Our community has been super great (thanks SY ren) and have provided meals for us this week since we also have Jachin with his broken arm. Without the support and concern of family and friends I would probably just shut down. I am not sure if I am feeling depressed or what but I just feel like I'm having an out of body experience. This can't be happening to our little happy girl. This is impossible. In the back of my mind I feel like life is forever scarred for her. Like she is cursed even before she has begun. Nate keeps assuring me, and I know he's right, that there is nothing going on that can't be taken care of. I know this is true but why is it not sinking in?
We have now been walking down the road of Madeline progressing well. She is eating all the time and is back to her giggly self again. Yesterday it was confirmed that we will be going to the hospital next Friday for them to give her an EEG to rule out if the seizure was a one time thing or if it is an indicator of epilepsy. I was doing well, grateful for every little smile and then I got a call today.
Maybe this shouldn't change anything but they called to tell us about the results of Maddy's urine culture. Apparently the bacteria that grew from her urine sample was Ecoli. They started her on a different antibiotic today that she will take for another 14 days and then once she's off the meds they want her to come in and do an ultrasound and run some tests (one that can't be done in Shenyang so we will need to do it in BJ or HK) to see if her urinary track is actually pumping urine into her kidneys. Aggh! Then that sinking feeling comes back again...

▶ _Given data_
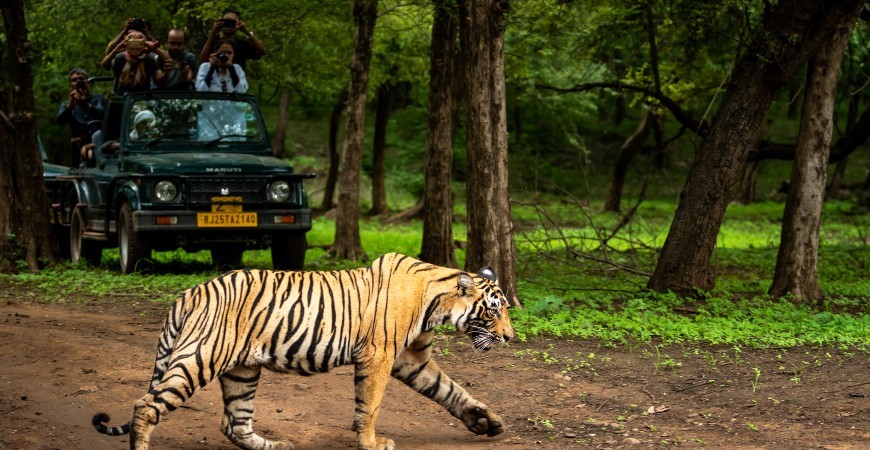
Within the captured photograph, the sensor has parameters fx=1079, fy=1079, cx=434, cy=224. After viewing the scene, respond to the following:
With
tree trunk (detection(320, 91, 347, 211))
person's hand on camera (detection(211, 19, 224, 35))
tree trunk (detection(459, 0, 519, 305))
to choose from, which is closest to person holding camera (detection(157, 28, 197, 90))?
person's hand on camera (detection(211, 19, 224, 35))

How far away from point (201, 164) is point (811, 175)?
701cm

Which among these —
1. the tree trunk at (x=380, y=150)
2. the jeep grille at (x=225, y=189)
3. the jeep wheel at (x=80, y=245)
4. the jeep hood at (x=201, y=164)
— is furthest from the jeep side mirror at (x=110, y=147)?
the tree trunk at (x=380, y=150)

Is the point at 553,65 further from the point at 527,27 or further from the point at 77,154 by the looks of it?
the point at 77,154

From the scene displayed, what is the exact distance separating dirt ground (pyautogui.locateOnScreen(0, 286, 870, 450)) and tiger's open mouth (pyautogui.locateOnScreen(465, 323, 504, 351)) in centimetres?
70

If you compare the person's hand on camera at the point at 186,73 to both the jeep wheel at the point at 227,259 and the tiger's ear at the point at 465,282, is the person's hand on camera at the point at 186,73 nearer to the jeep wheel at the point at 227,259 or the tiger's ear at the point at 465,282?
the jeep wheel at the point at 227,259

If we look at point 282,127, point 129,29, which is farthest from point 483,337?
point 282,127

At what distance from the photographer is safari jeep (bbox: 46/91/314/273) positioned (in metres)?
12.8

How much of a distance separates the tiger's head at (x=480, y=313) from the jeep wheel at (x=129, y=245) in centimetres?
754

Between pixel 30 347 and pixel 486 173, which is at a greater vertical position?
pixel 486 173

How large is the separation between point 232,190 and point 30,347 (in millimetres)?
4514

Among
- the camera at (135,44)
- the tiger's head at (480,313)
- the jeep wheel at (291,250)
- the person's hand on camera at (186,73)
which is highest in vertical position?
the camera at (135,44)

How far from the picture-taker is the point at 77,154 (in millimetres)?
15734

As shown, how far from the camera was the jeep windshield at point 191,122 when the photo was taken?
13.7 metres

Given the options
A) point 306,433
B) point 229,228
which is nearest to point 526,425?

▶ _Work request A_
In the account of Madeline's illness, why is she scheduled to go to the hospital next Friday? Answer in one to three sentences.
▶ _Work request B_
Answer these questions from the account of Madeline's illness:
(i) Which family member has a broken arm?
(ii) What bacteria grew from Maddy's urine sample?
(iii) For how many more days will she take the new antibiotic?
▶ _Work request C_
Carry the account of Madeline's illness forward from its final sentence.

▶ _Expected output A_
She is going so the hospital can give her an EEG. The test is meant to determine whether her seizure was a one-time event or a sign of epilepsy.

▶ _Expected output B_
(i) Jachin
(ii) Ecoli
(iii) 14 days

▶ _Expected output C_
I know my daughter will be fine. I know Who is looking out for her. Right now I am struggling with the feelings that come up when you can't wrap your brain around why this is happening. I think it was Spurgeon who said: When I can't trust His hand I know I can trust His heart. That's where I am. I'm not sure how to process all of this. Again I keep thinking, "This can't be happening!" If only I'd wake up, if only we'd rewind....if only...but even if all that happened nothing would change. It's scary. It hurts. My little girl is 8 months old and she is happy and there seems to be so much going on inside her little petite body. I want the tests to be done now! I want to know everything that is wrong and every solution now! I don't like waiting and waiting for tests to be run for plans to come together. Welcome to my world - I live in the unknown where all this is going wrong with my little girl, Jachin may have a heart murmur, and hasn't gained any weight. I know that there are many positives. Jachin's cast will come off for good in less than 2 weeks, Jachin has started smiling, giggling and making eye contact. Jachin is understanding "No". Maddy is still our happy little girl even though all this is going on. I used to worry about making sure Maddy had tummy time and what if she doesn't crawl?!? and now they seem so meaningless. I just feel. I feel so much, like I am going to explode but haven't had the time to just let it out. So I guess this is what this is for. So sorry for those of you who had to hear it. Please keep us in your thoughts!

1 comment:

US said...

Praying for you guys. Keep us posted if you can.